Strengths of this study include a large sample size and use of data from a population-based cohort of screened women, with access to the medical charts of more than 95% of the eligible women. Also, this was the first study to our knowledge to validate breast cancer treatment types and dates in the ALR and CIHI databases. However, there are several limitations. First, the definitions used for the type of therapy may have differed between medical charts and administrative data. In addition, some types of treatments could not be compared because they were not present in both data sources. The results may not generalize to women diagnosed outside of the OBSP, those with stage IV breast cancers, in situ breast cancers, or other cancers which might have different treatments, such as oral rather than systemic chemotherapy.

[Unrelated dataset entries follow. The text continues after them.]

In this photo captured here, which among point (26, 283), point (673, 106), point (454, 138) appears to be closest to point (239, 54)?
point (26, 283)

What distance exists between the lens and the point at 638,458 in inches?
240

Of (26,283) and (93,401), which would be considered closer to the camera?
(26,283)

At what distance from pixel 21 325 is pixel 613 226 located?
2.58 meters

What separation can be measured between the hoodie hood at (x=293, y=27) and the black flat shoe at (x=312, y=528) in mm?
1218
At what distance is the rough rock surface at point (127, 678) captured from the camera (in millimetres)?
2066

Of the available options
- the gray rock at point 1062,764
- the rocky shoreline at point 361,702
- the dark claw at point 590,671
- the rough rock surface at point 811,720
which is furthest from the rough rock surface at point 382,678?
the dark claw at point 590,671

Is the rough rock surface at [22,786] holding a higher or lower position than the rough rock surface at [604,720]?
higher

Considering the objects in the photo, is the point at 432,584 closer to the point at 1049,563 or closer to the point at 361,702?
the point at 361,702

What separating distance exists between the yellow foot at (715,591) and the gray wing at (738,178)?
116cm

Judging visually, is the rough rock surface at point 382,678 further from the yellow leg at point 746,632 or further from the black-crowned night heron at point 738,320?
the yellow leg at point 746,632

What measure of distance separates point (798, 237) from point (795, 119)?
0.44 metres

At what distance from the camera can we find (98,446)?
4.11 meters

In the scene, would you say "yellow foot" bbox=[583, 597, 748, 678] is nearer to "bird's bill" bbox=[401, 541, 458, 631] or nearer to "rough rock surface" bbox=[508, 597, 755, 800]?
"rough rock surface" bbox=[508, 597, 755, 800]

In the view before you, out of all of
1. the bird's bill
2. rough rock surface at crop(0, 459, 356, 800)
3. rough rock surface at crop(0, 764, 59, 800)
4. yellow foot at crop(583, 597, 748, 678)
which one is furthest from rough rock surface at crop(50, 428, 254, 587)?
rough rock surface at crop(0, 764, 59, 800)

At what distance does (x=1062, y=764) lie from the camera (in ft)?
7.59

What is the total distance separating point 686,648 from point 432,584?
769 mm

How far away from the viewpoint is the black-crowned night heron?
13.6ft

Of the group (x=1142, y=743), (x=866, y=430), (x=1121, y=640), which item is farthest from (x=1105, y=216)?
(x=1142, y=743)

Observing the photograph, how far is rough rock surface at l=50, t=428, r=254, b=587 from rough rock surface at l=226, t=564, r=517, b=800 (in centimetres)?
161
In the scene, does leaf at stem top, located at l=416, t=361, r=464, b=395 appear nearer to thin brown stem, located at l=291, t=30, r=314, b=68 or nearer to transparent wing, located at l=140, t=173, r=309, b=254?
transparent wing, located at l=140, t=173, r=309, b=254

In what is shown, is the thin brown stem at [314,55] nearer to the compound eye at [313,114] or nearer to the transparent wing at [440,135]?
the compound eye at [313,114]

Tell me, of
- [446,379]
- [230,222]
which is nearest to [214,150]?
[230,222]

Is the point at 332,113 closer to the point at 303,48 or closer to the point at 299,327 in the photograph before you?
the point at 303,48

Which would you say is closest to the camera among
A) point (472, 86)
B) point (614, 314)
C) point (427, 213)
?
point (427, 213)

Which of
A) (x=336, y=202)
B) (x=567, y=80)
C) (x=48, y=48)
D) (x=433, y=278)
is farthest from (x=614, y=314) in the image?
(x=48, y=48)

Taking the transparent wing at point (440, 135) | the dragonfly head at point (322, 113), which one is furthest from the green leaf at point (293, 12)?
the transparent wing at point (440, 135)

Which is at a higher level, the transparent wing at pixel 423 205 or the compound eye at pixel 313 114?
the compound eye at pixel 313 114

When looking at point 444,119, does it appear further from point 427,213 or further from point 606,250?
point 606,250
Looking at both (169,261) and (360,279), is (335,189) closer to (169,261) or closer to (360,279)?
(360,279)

Finally, while medical charts were used as the gold standard, previous research has suggested that a true gold standard may not exist [27].

5. Conclusions

Agreement between medical charts and administrative databases for breast cancer treatment data varied from moderate to almost perfect, depending on treatment type. In future Ontario studies, chart review may not be required for collection of breast cancer treatment data. Future research could validate more specific treatment details, such as radiotherapy dose levels, to determine if administrative databases suffice for more detailed epidemiological research.

Disclosure

The Canadian Institutes of Health Research had no involvement in the study design, data collection, analysis, interpretation, manuscript preparation, or the decision to submit the manuscript for publication.

Conflicts of Interest

The authors declare that there are no conflicts of interest regarding the publication of this article.

Acknowledgments

This work was supported by the Canadian Institutes of Health Research (Grant no. 130400). The authors thank the study staff, Brittany Speller, Leanne Lindsay, and Lucy Leon, and Jessie Cunningham for assisting in the literature search. Lastly, they acknowledge Cancer Care Ontario for use of its data for this study.